## JOB
Put every row below into a numbered list, leaving out the blank lines.

━━━━━ EXERCISE DATA

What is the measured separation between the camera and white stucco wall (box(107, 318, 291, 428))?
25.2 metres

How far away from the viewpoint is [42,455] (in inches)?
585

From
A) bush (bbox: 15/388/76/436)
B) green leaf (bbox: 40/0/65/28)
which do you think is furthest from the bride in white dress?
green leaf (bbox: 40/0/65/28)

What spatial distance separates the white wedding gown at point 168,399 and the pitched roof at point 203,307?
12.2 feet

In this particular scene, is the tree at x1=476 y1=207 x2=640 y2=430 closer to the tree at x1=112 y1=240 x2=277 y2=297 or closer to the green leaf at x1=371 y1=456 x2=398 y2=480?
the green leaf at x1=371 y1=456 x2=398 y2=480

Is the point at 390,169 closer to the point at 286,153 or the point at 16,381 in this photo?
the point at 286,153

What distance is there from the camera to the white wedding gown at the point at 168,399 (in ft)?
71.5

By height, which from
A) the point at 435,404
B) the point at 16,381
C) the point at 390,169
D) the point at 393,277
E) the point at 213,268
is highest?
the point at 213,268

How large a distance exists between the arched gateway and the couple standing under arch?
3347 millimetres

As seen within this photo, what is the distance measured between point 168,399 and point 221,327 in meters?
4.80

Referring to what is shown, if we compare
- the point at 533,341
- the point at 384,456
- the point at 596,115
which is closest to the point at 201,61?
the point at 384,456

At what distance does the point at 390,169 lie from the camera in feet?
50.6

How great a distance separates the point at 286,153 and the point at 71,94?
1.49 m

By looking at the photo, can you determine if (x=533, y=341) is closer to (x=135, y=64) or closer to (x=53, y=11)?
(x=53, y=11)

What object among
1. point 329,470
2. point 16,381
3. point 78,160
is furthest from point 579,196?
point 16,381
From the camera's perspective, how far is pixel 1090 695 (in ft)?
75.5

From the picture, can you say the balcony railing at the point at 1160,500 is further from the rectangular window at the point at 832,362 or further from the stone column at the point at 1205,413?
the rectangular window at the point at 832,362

━━━━━━━━━━

## THE COMPLETED TASK
1. What is the measured separation between the camera and white stucco wall (box(107, 318, 291, 428))?
2. 25.2 metres
3. How far away from the viewpoint is [42,455] (in inches)?
4. 585
5. From
6. A) bush (bbox: 15/388/76/436)
7. B) green leaf (bbox: 40/0/65/28)
8. which do you think is furthest from the bride in white dress?
9. green leaf (bbox: 40/0/65/28)
10. What spatial distance separates the white wedding gown at point 168,399 and the pitched roof at point 203,307?
11. 12.2 feet
12. In this particular scene, is the tree at x1=476 y1=207 x2=640 y2=430 closer to the tree at x1=112 y1=240 x2=277 y2=297 or closer to the green leaf at x1=371 y1=456 x2=398 y2=480?
13. the green leaf at x1=371 y1=456 x2=398 y2=480
14. Is the point at 390,169 closer to the point at 286,153 or the point at 16,381 in this photo?
15. the point at 286,153
16. What distance is there from the camera to the white wedding gown at the point at 168,399 (in ft)?
17. 71.5
18. By height, which from
19. A) the point at 435,404
20. B) the point at 16,381
21. C) the point at 390,169
22. D) the point at 393,277
23. E) the point at 213,268
24. is highest?
25. the point at 213,268
26. How large a distance exists between the arched gateway and the couple standing under arch?
27. 3347 millimetres
28. As seen within this photo, what is the distance measured between point 168,399 and point 221,327 in meters?
29. 4.80
30. Referring to what is shown, if we compare
31. - the point at 533,341
32. - the point at 384,456
33. - the point at 596,115
34. which is closest to the point at 201,61?
35. the point at 384,456
36. At what distance does the point at 390,169 lie from the camera in feet?
37. 50.6
38. How great a distance separates the point at 286,153 and the point at 71,94?
39. 1.49 m
40. By looking at the photo, can you determine if (x=533, y=341) is closer to (x=135, y=64) or closer to (x=53, y=11)?
41. (x=53, y=11)
42. What object among
43. 1. point 329,470
44. 2. point 16,381
45. 3. point 78,160
46. is furthest from point 579,196?
47. point 16,381
48. From the camera's perspective, how far is pixel 1090 695 (in ft)?
49. 75.5
50. From the picture, can you say the balcony railing at the point at 1160,500 is further from the rectangular window at the point at 832,362 or further from the stone column at the point at 1205,413?
51. the rectangular window at the point at 832,362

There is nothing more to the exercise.